Her bookwork often responds to works of literature by writers such as Eugène Ionesco. She has produced a number of fine press artist books, in which her prints combine with letterpress text. One such book, Le vierge, le vivace et le bel aujourd'hui (French: The virgin, the vivacious and the beautiful today) by Stéphane Mallarmé, illustrated by Myshkin's wood engravings, was produced in 2012 with letterpress printer Caren Florance (Ampersand Duck). It was collected by University of Melbourne Special Collections and the Bibliothèque nationale de France as well as private collections.

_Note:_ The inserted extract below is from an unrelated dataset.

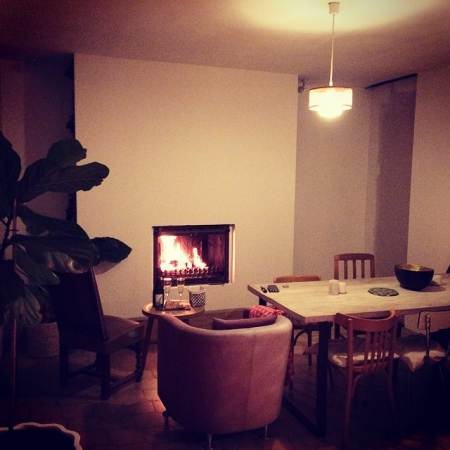 My fireplace / Lejardindeclaire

Her works have been shown in major galleries including the National Gallery of Australia, and other of her livres d'artiste have been acquired by the British Library, Queensland State Library and the Australian National University Library.

== Background ==
Myshkin attended the Canberra School of Art from 1989, studying under Gillian Mann and Jorg Schmeisser. In 1996 she was an Artist in Residence in the ANU School of Art Edition and Artist Book Studio with Dianne Fogwell and Petr Herel.

== Exhibitions ==
- Wood Engravings and Drypoints: Megalo Print Studio, ACT (2024)
- Wish You Were here: Megalo Artists in Residence 2013-2023: Megalo Print Studio, ACT (2023)

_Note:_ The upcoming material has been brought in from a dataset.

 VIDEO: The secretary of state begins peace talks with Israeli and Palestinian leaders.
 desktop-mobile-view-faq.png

- 100% Books by Canberra Artists: Watson Arts Centre, ACT (2013)
- Corpus et Anima: The naked body and the human soul: ANCA Gallery, ACT (2012)
- Responses to Life and Death: Victoria Clutterbuck and Tanya Myshkin: Studio One Gallery, ACT. (1993)
- Figurative: An Exhibition of Prints: Studio One Gallery, ACT. (1992)
- Art for Life: Studio One Gallery, ACT (1991)
- Memorandum: Exhibition of Printmaking students from the Canberra School of Art: High Court of Australia, ACT (1990)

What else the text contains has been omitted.